- _Texto mostrado_
== == ==

La Semana Santa se vive con intensidad y fervor en El Carpio (Valladolid), donde, a pesar de la amenaza constante de lluvia, las procesiones pudieron finalmente recorrer las calles del municipio castellano. Una de las más esperadas, la del Santo Entierro, se celebró el Viernes Santo tras una tregua del tiempo que permitió a las cofradías y vecinos rendir homenaje a la Pasión y Muerte de Cristo.
Una pausa en las precipitaciones permitió al desfile religioso recorrer las calles de la localidad vallisoletana, en un acto solemne marcado por el silencio, el respeto y el recogimiento. Las imágenes sagradas, portadas con esmero, fueron seguidas por numerosos vecinos que quisieron acompañar el recorrido, considerado uno de los más relevantes del calendario litúrgico local.

== == ==

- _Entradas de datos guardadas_
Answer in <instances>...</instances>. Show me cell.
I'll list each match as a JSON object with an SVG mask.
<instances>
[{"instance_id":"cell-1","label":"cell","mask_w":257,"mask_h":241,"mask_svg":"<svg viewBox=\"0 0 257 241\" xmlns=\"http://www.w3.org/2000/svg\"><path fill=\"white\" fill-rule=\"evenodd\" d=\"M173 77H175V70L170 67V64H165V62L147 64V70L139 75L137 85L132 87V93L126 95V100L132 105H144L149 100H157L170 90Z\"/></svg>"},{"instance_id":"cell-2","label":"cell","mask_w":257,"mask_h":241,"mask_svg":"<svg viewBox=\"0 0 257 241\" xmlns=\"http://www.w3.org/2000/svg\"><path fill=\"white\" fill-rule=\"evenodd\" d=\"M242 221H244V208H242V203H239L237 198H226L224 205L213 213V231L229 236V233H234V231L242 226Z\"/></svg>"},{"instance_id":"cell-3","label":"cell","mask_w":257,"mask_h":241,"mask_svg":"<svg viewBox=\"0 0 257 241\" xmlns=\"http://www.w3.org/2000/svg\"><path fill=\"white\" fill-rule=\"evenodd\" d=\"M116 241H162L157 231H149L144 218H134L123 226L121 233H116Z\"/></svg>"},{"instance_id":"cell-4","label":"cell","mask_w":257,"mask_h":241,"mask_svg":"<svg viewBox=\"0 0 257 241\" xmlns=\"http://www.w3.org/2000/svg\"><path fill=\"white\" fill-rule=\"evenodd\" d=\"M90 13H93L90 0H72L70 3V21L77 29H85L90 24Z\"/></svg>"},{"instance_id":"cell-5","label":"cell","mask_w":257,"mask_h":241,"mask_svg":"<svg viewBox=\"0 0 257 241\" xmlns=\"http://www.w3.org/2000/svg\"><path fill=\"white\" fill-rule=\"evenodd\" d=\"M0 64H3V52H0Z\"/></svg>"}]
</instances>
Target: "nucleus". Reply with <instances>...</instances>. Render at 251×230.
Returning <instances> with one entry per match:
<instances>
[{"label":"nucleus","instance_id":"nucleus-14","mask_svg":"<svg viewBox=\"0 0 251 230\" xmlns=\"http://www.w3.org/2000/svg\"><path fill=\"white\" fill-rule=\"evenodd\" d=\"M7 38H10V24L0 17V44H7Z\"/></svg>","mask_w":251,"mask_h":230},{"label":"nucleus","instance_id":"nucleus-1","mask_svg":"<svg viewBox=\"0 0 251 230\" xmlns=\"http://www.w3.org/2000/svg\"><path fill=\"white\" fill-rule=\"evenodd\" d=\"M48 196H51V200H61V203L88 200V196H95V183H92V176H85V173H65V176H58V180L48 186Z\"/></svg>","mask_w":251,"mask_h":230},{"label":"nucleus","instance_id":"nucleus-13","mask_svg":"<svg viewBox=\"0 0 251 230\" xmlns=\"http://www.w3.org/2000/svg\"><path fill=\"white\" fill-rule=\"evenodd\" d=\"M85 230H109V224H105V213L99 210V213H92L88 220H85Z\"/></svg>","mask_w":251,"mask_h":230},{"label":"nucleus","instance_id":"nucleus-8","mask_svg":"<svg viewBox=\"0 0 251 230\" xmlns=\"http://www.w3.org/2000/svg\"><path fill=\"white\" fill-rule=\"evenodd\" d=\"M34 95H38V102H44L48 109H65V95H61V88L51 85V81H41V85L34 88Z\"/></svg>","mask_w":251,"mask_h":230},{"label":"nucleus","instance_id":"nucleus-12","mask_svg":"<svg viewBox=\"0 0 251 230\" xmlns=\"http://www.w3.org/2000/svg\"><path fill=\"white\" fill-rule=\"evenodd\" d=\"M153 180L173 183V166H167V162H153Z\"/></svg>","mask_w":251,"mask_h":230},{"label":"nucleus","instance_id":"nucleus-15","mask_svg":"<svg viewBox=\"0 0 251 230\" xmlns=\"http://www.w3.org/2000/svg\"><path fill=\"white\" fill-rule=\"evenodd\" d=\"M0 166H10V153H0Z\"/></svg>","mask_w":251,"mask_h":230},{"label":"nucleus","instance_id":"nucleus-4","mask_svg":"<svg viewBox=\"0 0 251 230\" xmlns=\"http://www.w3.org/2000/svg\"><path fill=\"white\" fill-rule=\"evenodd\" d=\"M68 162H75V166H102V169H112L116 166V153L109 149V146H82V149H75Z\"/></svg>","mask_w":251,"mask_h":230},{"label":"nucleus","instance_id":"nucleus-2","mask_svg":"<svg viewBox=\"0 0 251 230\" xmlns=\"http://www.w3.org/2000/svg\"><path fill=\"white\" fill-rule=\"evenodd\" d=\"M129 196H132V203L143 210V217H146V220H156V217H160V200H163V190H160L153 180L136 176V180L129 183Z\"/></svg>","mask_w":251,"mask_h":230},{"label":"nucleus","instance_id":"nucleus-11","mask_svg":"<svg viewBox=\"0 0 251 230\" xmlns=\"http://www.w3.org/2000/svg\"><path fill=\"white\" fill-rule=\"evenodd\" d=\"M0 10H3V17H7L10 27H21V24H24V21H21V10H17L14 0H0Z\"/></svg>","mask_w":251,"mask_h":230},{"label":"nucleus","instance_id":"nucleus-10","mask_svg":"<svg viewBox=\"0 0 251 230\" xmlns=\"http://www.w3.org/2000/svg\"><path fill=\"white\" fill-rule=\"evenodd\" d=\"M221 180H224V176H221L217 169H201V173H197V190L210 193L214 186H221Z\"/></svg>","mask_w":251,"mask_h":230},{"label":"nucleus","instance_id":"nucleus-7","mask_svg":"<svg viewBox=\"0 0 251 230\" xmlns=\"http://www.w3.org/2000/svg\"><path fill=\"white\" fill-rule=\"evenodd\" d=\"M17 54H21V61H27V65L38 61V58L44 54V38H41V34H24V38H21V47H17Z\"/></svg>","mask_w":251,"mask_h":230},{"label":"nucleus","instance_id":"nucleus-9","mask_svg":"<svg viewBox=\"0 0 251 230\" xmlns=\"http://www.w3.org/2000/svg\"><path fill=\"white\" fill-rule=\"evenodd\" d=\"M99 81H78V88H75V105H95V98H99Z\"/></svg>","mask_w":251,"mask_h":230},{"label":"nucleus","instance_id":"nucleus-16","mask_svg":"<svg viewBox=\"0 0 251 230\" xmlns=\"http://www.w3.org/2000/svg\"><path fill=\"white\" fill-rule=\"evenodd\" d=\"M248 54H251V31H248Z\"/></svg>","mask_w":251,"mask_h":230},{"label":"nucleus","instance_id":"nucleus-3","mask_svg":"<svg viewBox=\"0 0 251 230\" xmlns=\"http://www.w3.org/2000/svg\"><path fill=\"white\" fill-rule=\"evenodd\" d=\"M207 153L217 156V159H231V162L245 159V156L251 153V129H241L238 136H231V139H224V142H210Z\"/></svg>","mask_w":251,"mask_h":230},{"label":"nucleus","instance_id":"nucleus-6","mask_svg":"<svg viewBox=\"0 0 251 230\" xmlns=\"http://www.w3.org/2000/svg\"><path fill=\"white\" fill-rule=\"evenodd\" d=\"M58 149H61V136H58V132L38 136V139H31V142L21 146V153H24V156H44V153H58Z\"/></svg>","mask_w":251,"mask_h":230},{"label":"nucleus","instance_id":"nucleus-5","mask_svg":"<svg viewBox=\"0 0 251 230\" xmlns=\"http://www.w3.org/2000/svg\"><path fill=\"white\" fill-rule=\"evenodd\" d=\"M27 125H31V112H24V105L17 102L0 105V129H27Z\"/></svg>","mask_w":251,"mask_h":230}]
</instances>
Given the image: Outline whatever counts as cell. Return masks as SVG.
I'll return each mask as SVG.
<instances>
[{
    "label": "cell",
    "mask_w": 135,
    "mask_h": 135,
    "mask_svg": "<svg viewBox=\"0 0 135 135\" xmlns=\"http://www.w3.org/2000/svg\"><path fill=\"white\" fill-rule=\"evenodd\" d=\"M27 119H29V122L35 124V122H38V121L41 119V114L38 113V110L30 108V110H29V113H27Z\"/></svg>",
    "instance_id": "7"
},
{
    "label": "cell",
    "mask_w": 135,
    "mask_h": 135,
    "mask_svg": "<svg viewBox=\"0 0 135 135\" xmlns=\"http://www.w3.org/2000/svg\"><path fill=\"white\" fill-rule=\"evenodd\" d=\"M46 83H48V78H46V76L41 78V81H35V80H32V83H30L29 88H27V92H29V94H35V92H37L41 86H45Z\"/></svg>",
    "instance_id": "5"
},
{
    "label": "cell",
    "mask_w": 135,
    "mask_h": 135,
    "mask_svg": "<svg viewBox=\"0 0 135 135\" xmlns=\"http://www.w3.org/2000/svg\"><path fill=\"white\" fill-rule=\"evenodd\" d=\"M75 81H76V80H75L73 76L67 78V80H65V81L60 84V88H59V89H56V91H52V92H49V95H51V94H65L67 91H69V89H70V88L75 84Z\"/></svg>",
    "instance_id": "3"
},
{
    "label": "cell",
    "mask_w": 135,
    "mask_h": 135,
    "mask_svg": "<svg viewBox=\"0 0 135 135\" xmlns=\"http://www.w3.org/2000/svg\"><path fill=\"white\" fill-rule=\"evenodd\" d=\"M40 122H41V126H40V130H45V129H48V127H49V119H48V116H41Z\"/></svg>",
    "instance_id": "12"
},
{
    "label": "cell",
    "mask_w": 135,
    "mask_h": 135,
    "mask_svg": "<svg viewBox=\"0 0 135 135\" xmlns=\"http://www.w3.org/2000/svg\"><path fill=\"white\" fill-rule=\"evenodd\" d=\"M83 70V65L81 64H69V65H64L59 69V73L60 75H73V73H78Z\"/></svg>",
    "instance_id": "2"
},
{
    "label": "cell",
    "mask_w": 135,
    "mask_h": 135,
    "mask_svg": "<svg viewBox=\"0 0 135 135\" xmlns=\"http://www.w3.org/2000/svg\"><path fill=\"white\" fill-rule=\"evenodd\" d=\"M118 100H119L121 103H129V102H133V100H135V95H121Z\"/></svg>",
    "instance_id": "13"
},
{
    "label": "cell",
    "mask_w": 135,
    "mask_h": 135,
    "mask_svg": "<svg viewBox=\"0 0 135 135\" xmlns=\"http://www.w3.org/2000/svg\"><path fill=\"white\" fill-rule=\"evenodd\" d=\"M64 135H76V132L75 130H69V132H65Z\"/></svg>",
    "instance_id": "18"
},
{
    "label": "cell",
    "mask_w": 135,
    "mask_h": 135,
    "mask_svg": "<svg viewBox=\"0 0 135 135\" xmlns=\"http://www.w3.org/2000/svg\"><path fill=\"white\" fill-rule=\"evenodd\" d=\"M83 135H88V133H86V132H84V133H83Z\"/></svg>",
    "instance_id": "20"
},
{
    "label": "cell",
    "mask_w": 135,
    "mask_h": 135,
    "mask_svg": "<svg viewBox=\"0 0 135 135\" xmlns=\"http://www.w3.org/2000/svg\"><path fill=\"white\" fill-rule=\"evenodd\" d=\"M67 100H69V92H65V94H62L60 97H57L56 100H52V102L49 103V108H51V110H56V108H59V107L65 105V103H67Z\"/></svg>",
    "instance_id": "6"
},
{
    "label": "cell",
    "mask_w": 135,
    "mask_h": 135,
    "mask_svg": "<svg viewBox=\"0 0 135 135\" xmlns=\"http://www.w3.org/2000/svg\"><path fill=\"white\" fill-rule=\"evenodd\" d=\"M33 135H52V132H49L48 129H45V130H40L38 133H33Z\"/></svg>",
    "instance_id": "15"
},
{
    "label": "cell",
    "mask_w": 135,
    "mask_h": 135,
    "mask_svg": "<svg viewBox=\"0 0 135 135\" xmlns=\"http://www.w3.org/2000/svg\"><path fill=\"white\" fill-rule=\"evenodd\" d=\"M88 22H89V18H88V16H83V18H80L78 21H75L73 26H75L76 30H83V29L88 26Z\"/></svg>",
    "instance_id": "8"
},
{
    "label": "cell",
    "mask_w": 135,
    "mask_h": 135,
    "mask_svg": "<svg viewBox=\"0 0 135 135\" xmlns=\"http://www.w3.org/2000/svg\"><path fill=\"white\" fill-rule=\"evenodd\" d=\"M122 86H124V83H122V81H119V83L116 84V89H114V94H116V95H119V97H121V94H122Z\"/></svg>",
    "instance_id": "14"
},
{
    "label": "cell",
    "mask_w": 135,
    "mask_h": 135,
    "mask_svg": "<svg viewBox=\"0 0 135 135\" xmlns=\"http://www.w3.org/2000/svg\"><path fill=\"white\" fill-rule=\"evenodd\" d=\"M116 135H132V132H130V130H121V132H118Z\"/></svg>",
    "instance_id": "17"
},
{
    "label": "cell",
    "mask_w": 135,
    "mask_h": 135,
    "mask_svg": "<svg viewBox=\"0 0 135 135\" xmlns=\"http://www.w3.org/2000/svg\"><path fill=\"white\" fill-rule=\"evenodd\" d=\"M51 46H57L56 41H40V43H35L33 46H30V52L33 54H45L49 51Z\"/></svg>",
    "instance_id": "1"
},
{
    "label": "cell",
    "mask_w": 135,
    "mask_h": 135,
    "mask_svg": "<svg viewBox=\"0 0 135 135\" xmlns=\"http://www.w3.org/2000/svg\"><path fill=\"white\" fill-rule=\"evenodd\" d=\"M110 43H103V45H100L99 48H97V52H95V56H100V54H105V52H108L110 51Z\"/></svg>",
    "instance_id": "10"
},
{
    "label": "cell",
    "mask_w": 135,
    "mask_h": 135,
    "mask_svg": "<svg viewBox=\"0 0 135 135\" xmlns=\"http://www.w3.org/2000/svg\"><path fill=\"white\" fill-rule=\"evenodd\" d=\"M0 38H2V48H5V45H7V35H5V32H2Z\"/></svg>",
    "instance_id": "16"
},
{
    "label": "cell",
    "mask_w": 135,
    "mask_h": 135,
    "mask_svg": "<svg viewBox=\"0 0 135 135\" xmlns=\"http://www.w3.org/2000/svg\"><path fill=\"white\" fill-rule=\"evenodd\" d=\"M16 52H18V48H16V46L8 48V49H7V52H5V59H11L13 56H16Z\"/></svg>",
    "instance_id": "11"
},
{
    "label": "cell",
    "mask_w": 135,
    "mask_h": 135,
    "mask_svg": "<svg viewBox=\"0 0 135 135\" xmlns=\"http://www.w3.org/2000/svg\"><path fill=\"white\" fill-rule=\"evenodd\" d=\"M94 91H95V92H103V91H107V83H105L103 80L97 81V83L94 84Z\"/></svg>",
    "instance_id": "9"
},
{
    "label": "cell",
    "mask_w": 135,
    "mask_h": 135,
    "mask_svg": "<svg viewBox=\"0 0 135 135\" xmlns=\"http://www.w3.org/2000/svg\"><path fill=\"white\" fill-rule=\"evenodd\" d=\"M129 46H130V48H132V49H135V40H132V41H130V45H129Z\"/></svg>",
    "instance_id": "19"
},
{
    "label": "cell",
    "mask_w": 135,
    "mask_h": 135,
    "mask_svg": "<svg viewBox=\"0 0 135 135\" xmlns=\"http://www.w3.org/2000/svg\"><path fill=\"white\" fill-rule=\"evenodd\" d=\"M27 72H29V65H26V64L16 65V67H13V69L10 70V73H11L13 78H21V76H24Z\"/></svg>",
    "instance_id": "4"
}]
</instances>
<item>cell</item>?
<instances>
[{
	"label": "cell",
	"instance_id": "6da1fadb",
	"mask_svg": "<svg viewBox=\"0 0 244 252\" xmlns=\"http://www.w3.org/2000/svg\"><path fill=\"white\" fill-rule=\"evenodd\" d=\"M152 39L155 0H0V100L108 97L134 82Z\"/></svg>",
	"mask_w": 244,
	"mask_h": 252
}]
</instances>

== == ==

- _Qué hacer_
• A. Explica, según el texto sobre la Semana Santa en El Carpio, qué hizo posible que la procesión del Santo Entierro recorriera las calles del municipio.
• B. ¿Qué día se celebró la procesión del Santo Entierro según el texto sobre la Semana Santa en El Carpio?
• C. Enumera todo aquello por lo que, según el texto sobre la Semana Santa en El Carpio, estuvo marcado el acto solemne del desfile.
El listado no hace falta para resolver ninguna tarea.

- _Respuestas por tarea_
• A. La procesión pudo salir gracias a una tregua del tiempo, es decir, a una pausa en las precipitaciones. Así, a pesar de la amenaza constante de lluvia, el desfile religioso recorrió las calles de la localidad.

• B. El Viernes Santo.

• C. El silencio, el respeto y el recogimiento.